Task requirements:
A) Set down the part of the early-film review starting at "http://www.amazon.co.uk" and ending at "of the World’.".
B) Answer these questions using the early-film review:
(i) In what file format can the Edison films be downloaded?
(ii) What year is the poster shown on the book cover from?
(iii) Which London theater made Biograph's 70mm films a special feature?
C) Extend the early-film review, picking up after its final sentence.

Document section:
^^^^^^^^^^^^^^^^

Basic cataloguing information is provided, though there are some peculiar errors with dates from time to time, and the presentation is rudimentary apart from some helpful synopses. There is little information available on the collection overall, so nothing to explain the significance of Edison films or why these titles – predominantly actuality – have been chosen. All are available as freely downloadable MPEG-1s, with the same frustratingly small image size as one finds on the American Memory site. But let us not be churlish – here is a wonderful selection of titles, many of them unfamiliar and indicative of the range of Edison production, including comedies, dramas, variety acts, sports films, travel films, and sponsored industrial work. Well worth exploring.

The Haunted Gallery

The Haunted Gallery

http://www.amazon.co.uk

What fabulous book cover this is. I’d buy the book purely on the strength of the picture – in fact I just have. The image is a 1901 poster for the British Mutoscope and Biograph Company, taken from the copyright collection of The National Archives. Biograph’s 70mm films were a special feature of the Palace Theatre in London (still active today, currently showing Spamalot), and Biograph programmes generally featured news items – hence the full slogan on the screen (which is obscured on the book cover), ‘The Biograph Reproduces the Latest Events from All Parts of the World’.

But the book within is no less of a treasure. The subject of The Haunted Gallery: Painting, Photography, Film c.1900 is how the moving picture changed visual culture at the end of nineteenth century. Lynda Nead is an art and cultural historian, whose first foray into film history this is. Although the subtitle implies equal coverage of painting and photography, the motion picture takes centre stage, but is set into new and exciting contexts by demonstrating its effects alongside the whole range of contemporary visual media, including painting, photography, stage magic, the magic lantern, posters and even astronomy.

The result is a giddyingly rich brew of evidence and analysis, all expounding a shift in visual culture from stasis to motion, which in turn altered modes of perception and ushered in our modern world. The book’s title comes from a characteristic Nead use of the visual as metaphor: an illustration of the Haunted Gallery at Hampton Gallery, which she describes thus:

A space for pictures and for ghosts, the gallery is also for endless pacing watched by portraits of generations of the dead. It is a place of presences but not life, of likenesses which seem real but which are merely representations or figments of the imagination. The picture gallery is also a place of alternating light and darkness; it is a narrow apartment illuminated by shifts of light cast by unseen objects obliterating the light … How apt that the shadows cast on the ceiling by the windows and tapestried walls look like a strip of film, with intermittent, spaced-out picture frames, separated by short intervals of blank darkness. Set this sequence in motion and the enchantment begins; the pictures come to life and the ghosts haunt the gallery.

^^^^^^^^^^^^^^^^

Extracted data:
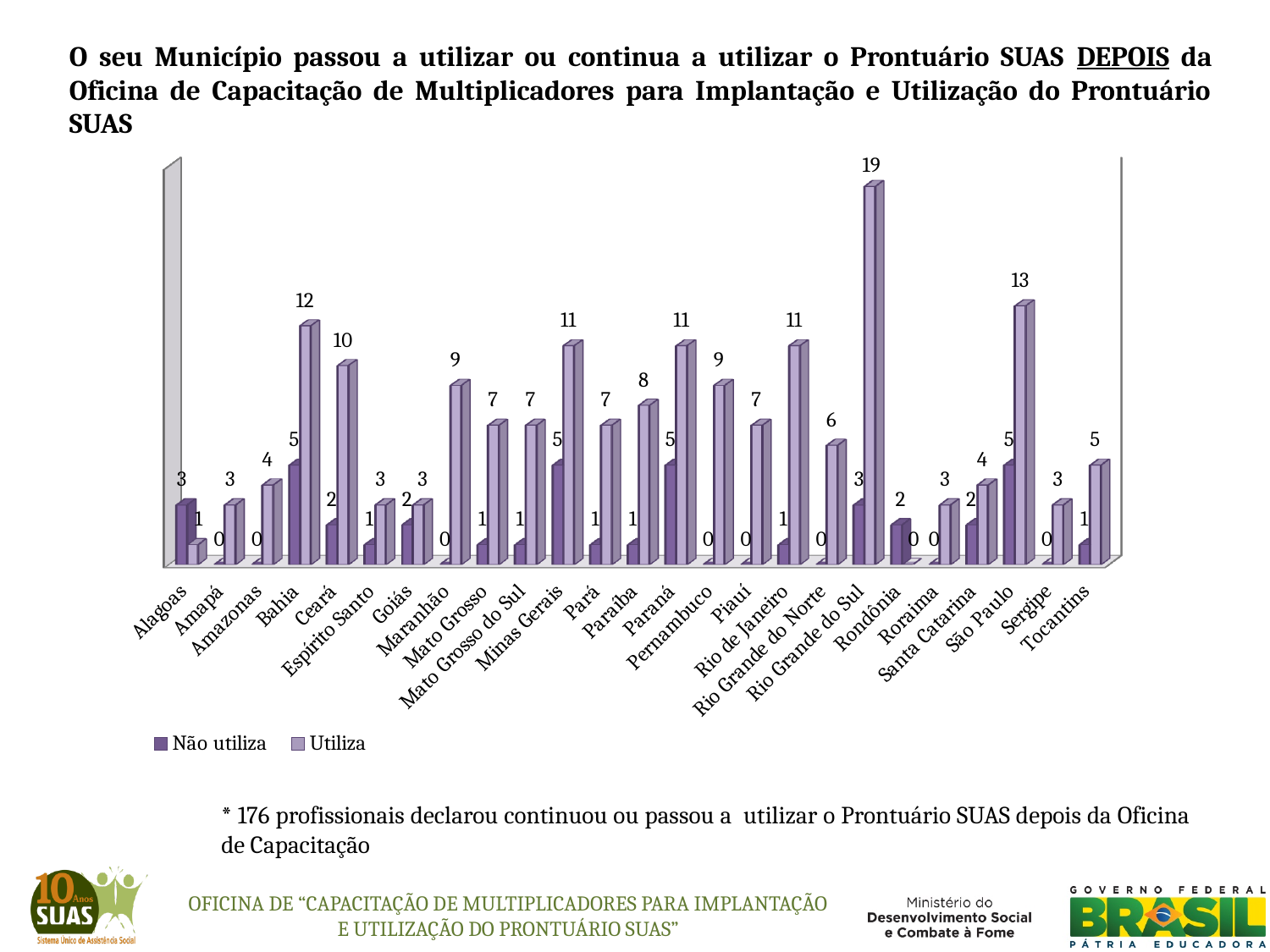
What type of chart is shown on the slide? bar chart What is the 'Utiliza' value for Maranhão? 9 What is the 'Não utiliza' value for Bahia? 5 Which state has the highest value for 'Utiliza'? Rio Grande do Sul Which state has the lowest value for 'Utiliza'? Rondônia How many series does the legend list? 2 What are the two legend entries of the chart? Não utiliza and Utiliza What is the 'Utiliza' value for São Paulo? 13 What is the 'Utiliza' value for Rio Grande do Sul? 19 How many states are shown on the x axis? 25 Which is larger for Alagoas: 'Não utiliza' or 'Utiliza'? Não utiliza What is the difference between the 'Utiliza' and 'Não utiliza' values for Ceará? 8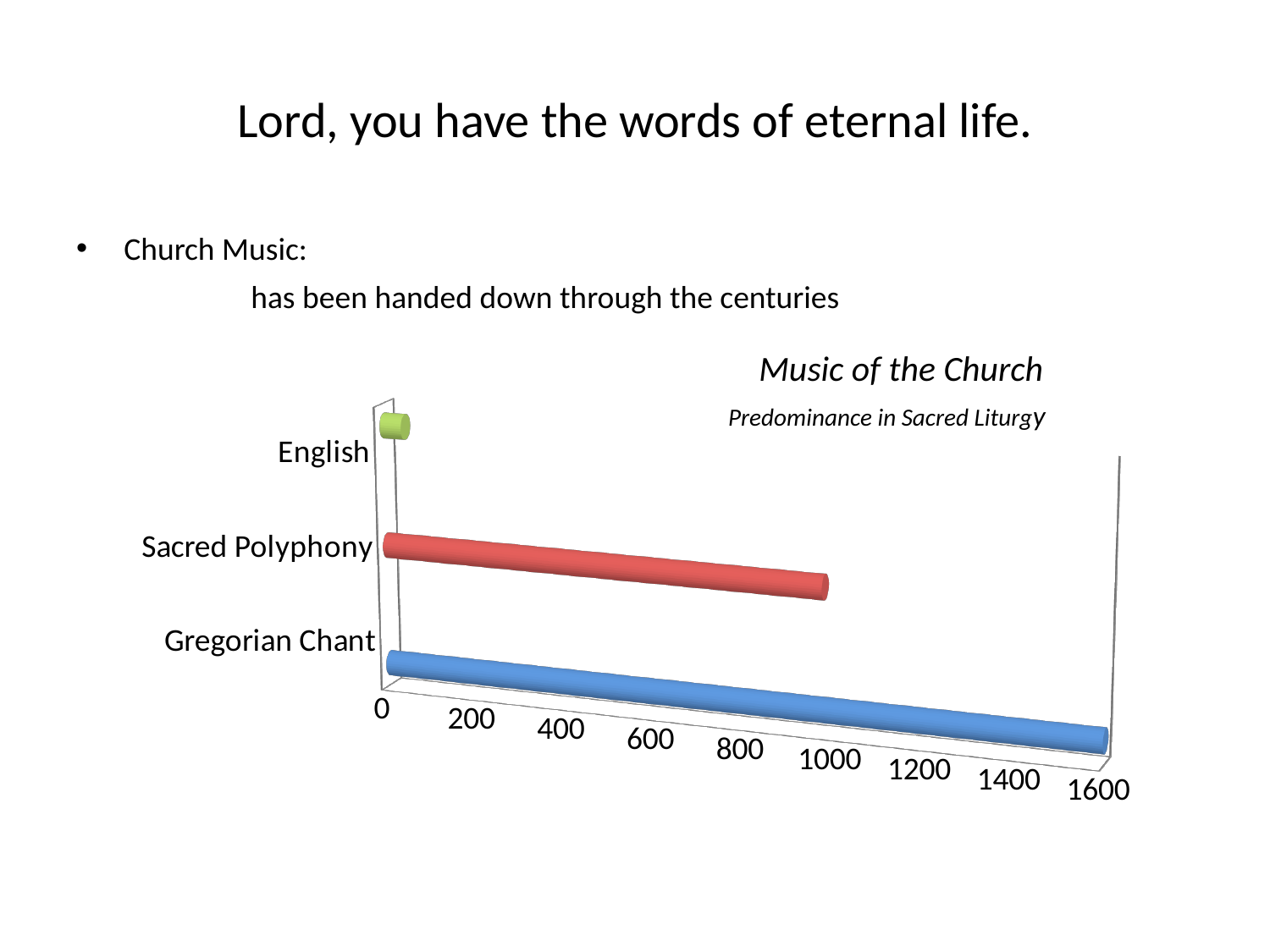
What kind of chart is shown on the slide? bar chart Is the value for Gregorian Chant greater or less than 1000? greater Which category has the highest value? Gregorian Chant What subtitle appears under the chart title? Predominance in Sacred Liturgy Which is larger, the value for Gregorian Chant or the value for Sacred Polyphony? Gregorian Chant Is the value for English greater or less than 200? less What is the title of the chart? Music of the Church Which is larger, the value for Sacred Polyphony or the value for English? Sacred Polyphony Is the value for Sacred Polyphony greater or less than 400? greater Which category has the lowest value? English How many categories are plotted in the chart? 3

^^^^^^^^^^^^^^^^

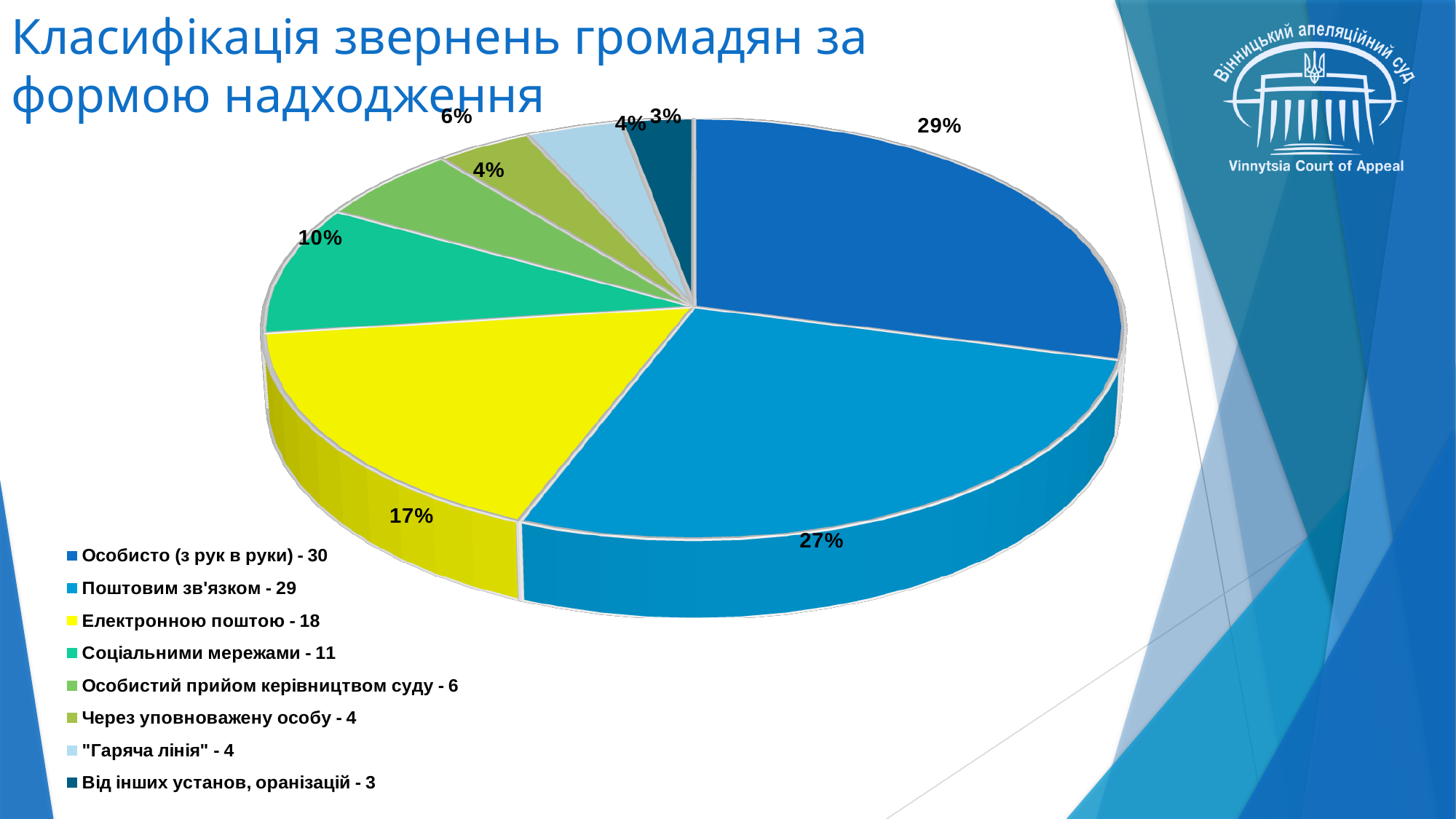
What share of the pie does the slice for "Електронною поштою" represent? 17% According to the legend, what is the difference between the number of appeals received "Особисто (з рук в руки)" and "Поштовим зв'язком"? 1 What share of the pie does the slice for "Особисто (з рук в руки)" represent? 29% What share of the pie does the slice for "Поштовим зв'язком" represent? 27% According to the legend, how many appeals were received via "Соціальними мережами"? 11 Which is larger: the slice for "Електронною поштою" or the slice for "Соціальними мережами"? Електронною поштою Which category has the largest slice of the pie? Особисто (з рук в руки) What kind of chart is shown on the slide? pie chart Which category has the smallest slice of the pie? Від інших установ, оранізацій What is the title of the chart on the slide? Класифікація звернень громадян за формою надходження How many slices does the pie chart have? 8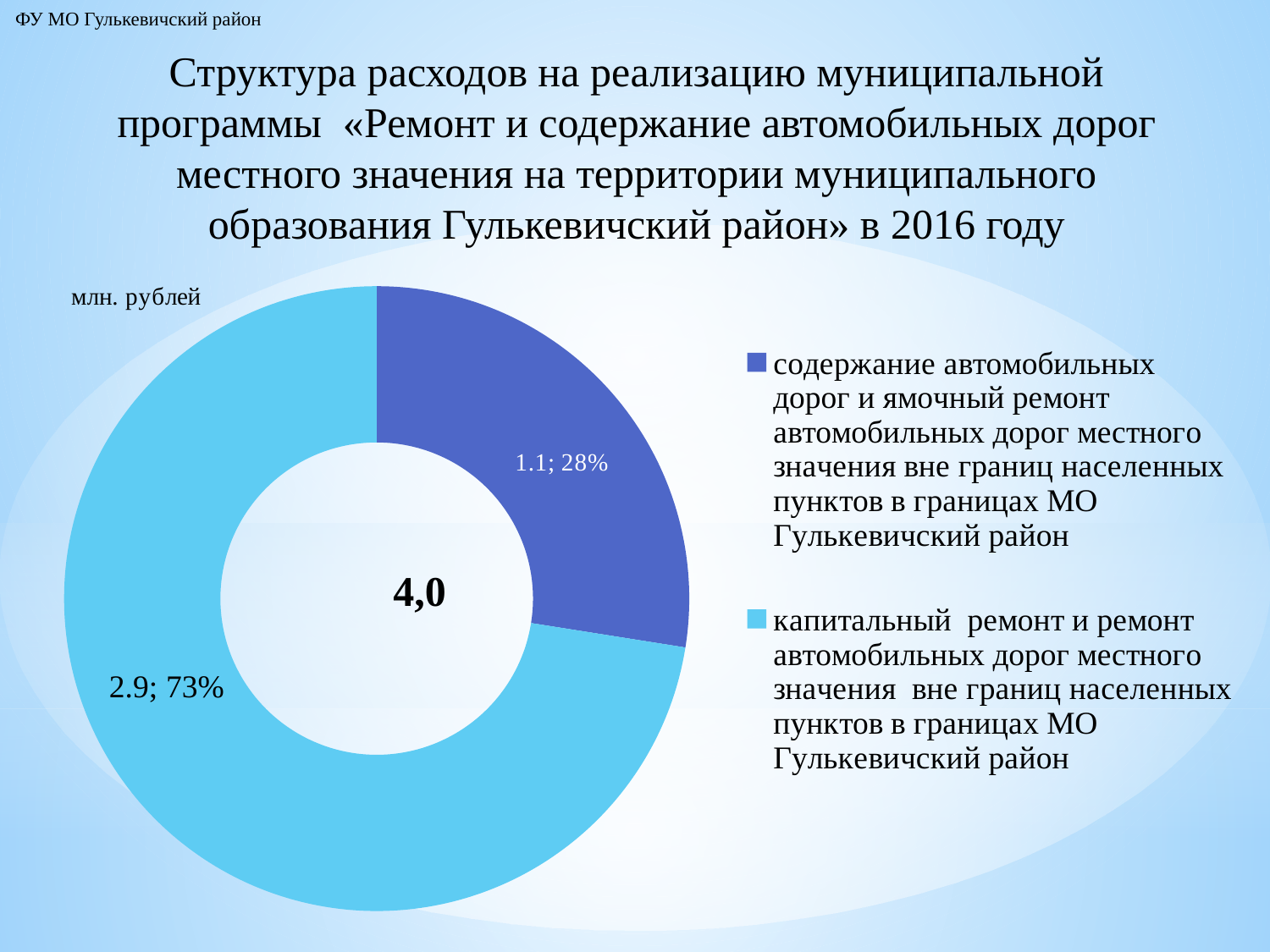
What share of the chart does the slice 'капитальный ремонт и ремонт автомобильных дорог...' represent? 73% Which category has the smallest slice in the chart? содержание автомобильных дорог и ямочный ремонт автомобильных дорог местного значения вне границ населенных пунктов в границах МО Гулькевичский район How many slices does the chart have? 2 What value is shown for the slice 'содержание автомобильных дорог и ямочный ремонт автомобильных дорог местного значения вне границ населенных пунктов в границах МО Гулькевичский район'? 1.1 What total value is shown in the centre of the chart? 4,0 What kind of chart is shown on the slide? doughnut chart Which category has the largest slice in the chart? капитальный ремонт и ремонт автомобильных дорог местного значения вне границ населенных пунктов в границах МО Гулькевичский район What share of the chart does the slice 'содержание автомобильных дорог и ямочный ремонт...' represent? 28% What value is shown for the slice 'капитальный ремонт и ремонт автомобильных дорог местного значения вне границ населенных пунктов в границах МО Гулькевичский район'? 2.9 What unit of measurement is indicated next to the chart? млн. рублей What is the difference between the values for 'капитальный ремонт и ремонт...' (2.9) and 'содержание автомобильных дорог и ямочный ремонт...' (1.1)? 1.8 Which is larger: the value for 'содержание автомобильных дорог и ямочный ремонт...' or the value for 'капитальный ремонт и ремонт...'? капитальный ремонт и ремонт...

^^^^^^^^^^^^^^^^

Responses per task:
A)
http://www.amazon.co.uk

What fabulous book cover this is. I’d buy the book purely on the strength of the picture – in fact I just have. The image is a 1901 poster for the British Mutoscope and Biograph Company, taken from the copyright collection of The National Archives. Biograph’s 70mm films were a special feature of the Palace Theatre in London (still active today, currently showing Spamalot), and Biograph programmes generally featured news items – hence the full slogan on the screen (which is obscured on the book cover), ‘The Biograph Reproduces the Latest Events from All Parts of the World’.

B)
(i) MPEG-1
(ii) 1901
(iii) The Palace Theatre

C)
Nead finds in the haunted gallery a powerful metaphor for the ‘uncanny magic’ of early film. Typically she finds multiple analogues for this concept, from Edison and Biograph advertising films of ancestors climbing down from portraits on the wall to drink Dewar’s Whisky, to similar Scottish ancestors doing much the same in Gilbert and Sullivan’s comic opera Ruddigore, to Georges Méliès’ films The Living Playing Cards and The Mysterious Portrait, to tableaux vivant, to the myth of Pygmalion and Galatea (the statue that came to life). It all interconnects.

It certainly helps if you can see the pictures, and the book is richly illustrated throughout, sometimes enthralling so. Themes covered include the wheel and movement, representation of the everyday and the detective camera, the vision of mobility generated by the new-fangled motor car, the strip (the film strip, the cartoon strip and the striptease), and the astronomical imagination. This latter section looks at visions of the heavens (by way of serpentine dances, G.F. Watts, electricity and the Paris 1900 Exhibition), including some startling examples of astronomical photography spilling over into the imaginative world, represented in particular by Camille Flammarion, the French astronomer, author and astronomical filmmaker, whose 1872 novel Lumen describes all-seeing beings who view the passing of a time as a ray of light, in a constant relay of images. Metaphors, metaphors everywhere.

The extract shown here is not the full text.